YOUR INSTRUCTIONS:
Could you print every one of the items below again, character for character and in the same order?

DATA SECTION:
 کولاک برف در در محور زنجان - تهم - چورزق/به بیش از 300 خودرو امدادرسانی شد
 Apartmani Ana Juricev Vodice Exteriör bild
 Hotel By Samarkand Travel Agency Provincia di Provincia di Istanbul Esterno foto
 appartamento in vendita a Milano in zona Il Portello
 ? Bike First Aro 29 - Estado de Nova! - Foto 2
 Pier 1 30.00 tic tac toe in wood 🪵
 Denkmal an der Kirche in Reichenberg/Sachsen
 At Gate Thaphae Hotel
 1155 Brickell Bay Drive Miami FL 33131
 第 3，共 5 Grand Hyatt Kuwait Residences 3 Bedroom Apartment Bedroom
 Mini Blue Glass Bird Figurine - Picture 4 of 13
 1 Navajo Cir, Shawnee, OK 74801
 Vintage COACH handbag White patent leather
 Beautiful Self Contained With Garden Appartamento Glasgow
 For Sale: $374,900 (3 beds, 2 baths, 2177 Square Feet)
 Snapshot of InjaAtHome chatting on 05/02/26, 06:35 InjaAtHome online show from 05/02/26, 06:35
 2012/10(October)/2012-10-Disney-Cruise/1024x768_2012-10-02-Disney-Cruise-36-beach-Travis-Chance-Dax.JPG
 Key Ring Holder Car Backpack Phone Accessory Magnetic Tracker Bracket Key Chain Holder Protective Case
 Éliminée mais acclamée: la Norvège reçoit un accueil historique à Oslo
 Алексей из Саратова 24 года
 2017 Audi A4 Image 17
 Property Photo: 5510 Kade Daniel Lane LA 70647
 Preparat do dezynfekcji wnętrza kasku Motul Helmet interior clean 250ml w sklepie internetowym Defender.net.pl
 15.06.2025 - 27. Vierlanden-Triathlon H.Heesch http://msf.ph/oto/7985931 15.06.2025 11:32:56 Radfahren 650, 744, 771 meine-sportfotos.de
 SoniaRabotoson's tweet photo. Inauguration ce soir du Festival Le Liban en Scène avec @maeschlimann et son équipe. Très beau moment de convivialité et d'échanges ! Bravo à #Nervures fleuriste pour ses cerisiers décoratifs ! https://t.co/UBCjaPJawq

WRITTEN ANSWER:
 کولاک برف در در محور زنجان - تهم - چورزق/به بیش از 300 خودرو امدادرسانی شد
 Apartmani Ana Juricev Vodice Exteriör bild
 Hotel By Samarkand Travel Agency Provincia di Provincia di Istanbul Esterno foto
 appartamento in vendita a Milano in zona Il Portello
 ? Bike First Aro 29 - Estado de Nova! - Foto 2
 Pier 1 30.00 tic tac toe in wood 🪵
 Denkmal an der Kirche in Reichenberg/Sachsen
 At Gate Thaphae Hotel
 1155 Brickell Bay Drive Miami FL 33131
 第 3，共 5 Grand Hyatt Kuwait Residences 3 Bedroom Apartment Bedroom
 Mini Blue Glass Bird Figurine - Picture 4 of 13
 1 Navajo Cir, Shawnee, OK 74801
 Vintage COACH handbag White patent leather
 Beautiful Self Contained With Garden Appartamento Glasgow
 For Sale: $374,900 (3 beds, 2 baths, 2177 Square Feet)
 Snapshot of InjaAtHome chatting on 05/02/26, 06:35 InjaAtHome online show from 05/02/26, 06:35
 2012/10(October)/2012-10-Disney-Cruise/1024x768_2012-10-02-Disney-Cruise-36-beach-Travis-Chance-Dax.JPG
 Key Ring Holder Car Backpack Phone Accessory Magnetic Tracker Bracket Key Chain Holder Protective Case
 Éliminée mais acclamée: la Norvège reçoit un accueil historique à Oslo
 Алексей из Саратова 24 года
 2017 Audi A4 Image 17
 Property Photo: 5510 Kade Daniel Lane LA 70647
 Preparat do dezynfekcji wnętrza kasku Motul Helmet interior clean 250ml w sklepie internetowym Defender.net.pl
 15.06.2025 - 27. Vierlanden-Triathlon H.Heesch http://msf.ph/oto/7985931 15.06.2025 11:32:56 Radfahren 650, 744, 771 meine-sportfotos.de
 SoniaRabotoson's tweet photo. Inauguration ce soir du Festival Le Liban en Scène avec @maeschlimann et son équipe. Très beau moment de convivialité et d'échanges ! Bravo à #Nervures fleuriste pour ses cerisiers décoratifs ! https://t.co/UBCjaPJawq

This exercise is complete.